EXTRACT TO READ:
______________________________

I spent a week on my own, reading, eating and trying to figure out how to style my terribly cut fringe. And it was fine. It turned out the fear of my own company was far, far greater than the reality of it. I get on well with myself! We like ALL the same things.
But the trip was not the groundbreaking experience that I’d expected it to be. I thought the tricky thing on a solo holiday would be finding myself, but it’s actually finding a way to get SPF on your back.
I did Google it, by the way. The internet advised me to squirt sunscreen onto some cling film (!) and rub that over my back. If I saw a person doing that on the beach, I wouldn’t think ‘Wow, what a clever solo traveller’, I’d think, ‘Wow, they’re having their mental breakdown in public!’
So, in the end I settled on a strict regime that never exposed my back to the sun. I may not have had an even tan, but at least I had my dignity.
But it wasn’t just the sunscreen issue: I found the logistics of my solo holiday draining. There are so many questions: where do I eat? What should I do? How do I present this as fun on social media so no one doubts my choices?
As someone who will spend the length of a film deciding which film to watch, decision making is my personal hell. It was non-stop, and there was no one else to blame for any bad ones I made.
Sure, there were moments where I did feel happy, peaceful and classy as hell (moments that were instantly undermined by my brain going, ‘Look at us, we’re being classy as hell right now’). But there were also moments where I wished I had someone there to have a laugh/split all the bills with.
I didn’t regret taking the trip. It was a useful experiment. I came home feeling rested and relaxed, but mostly just really excited to talk to someone other than The Devil Incarnate (my pet name for the Duolingo owl).
Since then, I’ve attempted a few more solo trips around the UK, helped by the fact that I travel around a lot for my job as a stand up comedian. I thought it was just a matter of getting used to it. But I just don’t like it. I’ve done my time and I am firmly Team Holidays With Friends (or lovers, or a random man called Jim that you find outside Terminal 3. I’ll take anyone).
Society really promotes the virtue of being alone. Self care is often seen as a solo act, almost as if the more solitude something requires, the more healing it will be for you. And alone time can be a great thing! You should absolutely be able to spend time on your own and enjoy it without purchasing an animal off Gumtree. But it isn’t the only valuable use of your time.
The way you unwind depends on your needs. When I went to Margate with a couple of friends, we chatted into the early hours of the morning and laughed non-stop for a week. That did much more for my soul than any of my ‘Eat Pray Love’ alone time – and I only had to pick where we went for dinner once. Ultimate relaxation.
I’ve made peace with the fact that solo holidays just aren’t for me. So I’m looking forward to my summer holiday in New York with my best friend Emily, for a week of laughing, chatting and applying suntan lotion to each other’s backs.

______________________________

TASKS AND EXERCISES:
[a] Answer these questions from the essay on solo holidays, one per line:
(i) What method for getting sunscreen onto one's back did the internet suggest?
(ii) What job does the writer do?
(iii) Where is the writer going for the summer holiday, and with whom?
[b] Copy the essay on solo holidays word for word, from "I’ve made peace" to "each other’s backs.".

______________________________

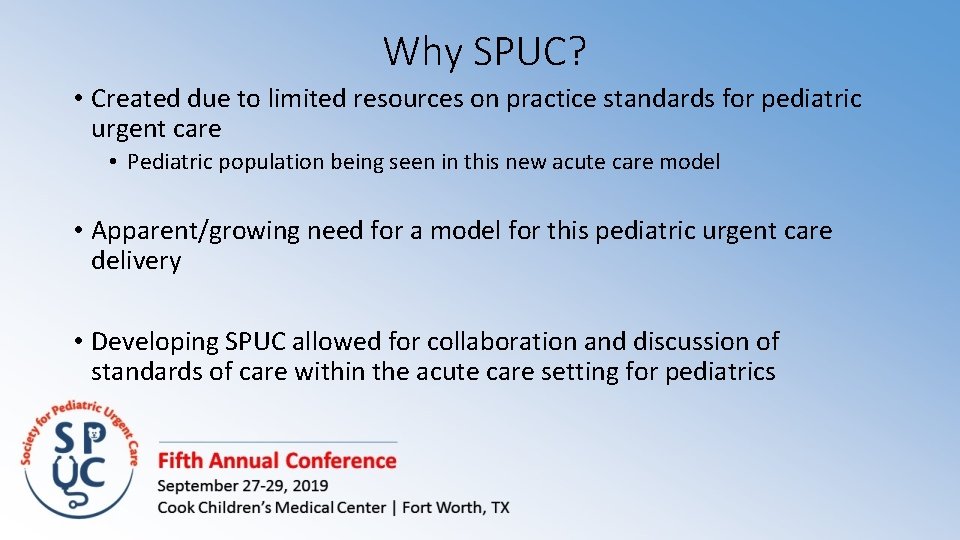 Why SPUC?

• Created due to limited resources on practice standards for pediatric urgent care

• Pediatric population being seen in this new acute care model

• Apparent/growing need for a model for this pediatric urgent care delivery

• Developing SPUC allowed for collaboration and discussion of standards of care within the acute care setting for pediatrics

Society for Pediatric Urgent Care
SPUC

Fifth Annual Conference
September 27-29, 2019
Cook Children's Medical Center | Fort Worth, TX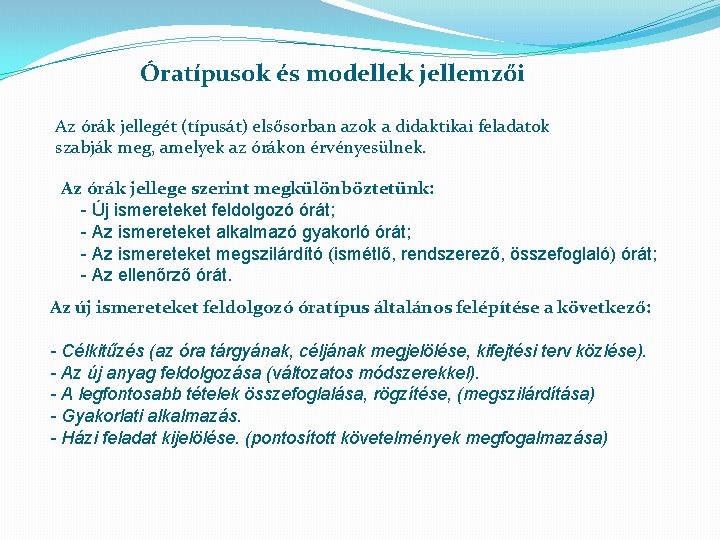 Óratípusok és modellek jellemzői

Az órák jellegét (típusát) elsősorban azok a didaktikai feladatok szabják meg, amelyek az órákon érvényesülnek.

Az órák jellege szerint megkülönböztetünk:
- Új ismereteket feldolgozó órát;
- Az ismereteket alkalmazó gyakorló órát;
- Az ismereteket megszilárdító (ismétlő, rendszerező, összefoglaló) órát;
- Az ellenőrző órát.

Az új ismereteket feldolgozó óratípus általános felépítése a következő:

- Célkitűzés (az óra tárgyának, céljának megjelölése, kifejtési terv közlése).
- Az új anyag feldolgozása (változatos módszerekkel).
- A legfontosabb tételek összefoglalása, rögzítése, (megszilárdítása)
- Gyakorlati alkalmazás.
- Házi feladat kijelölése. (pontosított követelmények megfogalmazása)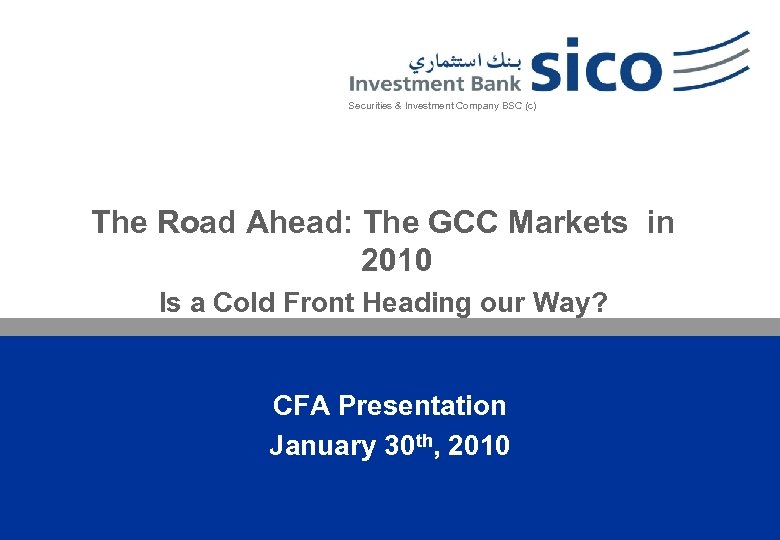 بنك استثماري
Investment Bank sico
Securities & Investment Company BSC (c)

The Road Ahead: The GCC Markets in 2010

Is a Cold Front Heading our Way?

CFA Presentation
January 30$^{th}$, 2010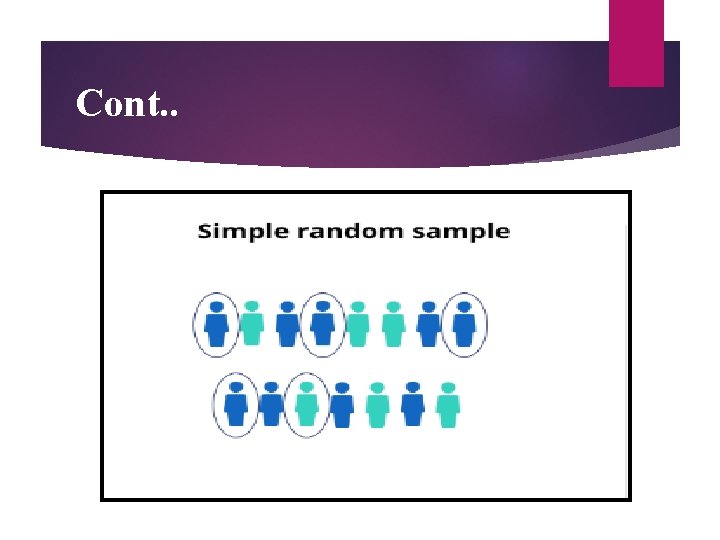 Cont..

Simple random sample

______________________________

SOLUTIONS BY TASK:
[a]
(i) Squirting sunscreen onto some cling film and rubbing that over the back.
(ii) Stand up comedian.
(iii) New York, with the writer's best friend Emily.

[b]
I’ve made peace with the fact that solo holidays just aren’t for me. So I’m looking forward to my summer holiday in New York with my best friend Emily, for a week of laughing, chatting and applying suntan lotion to each other’s backs.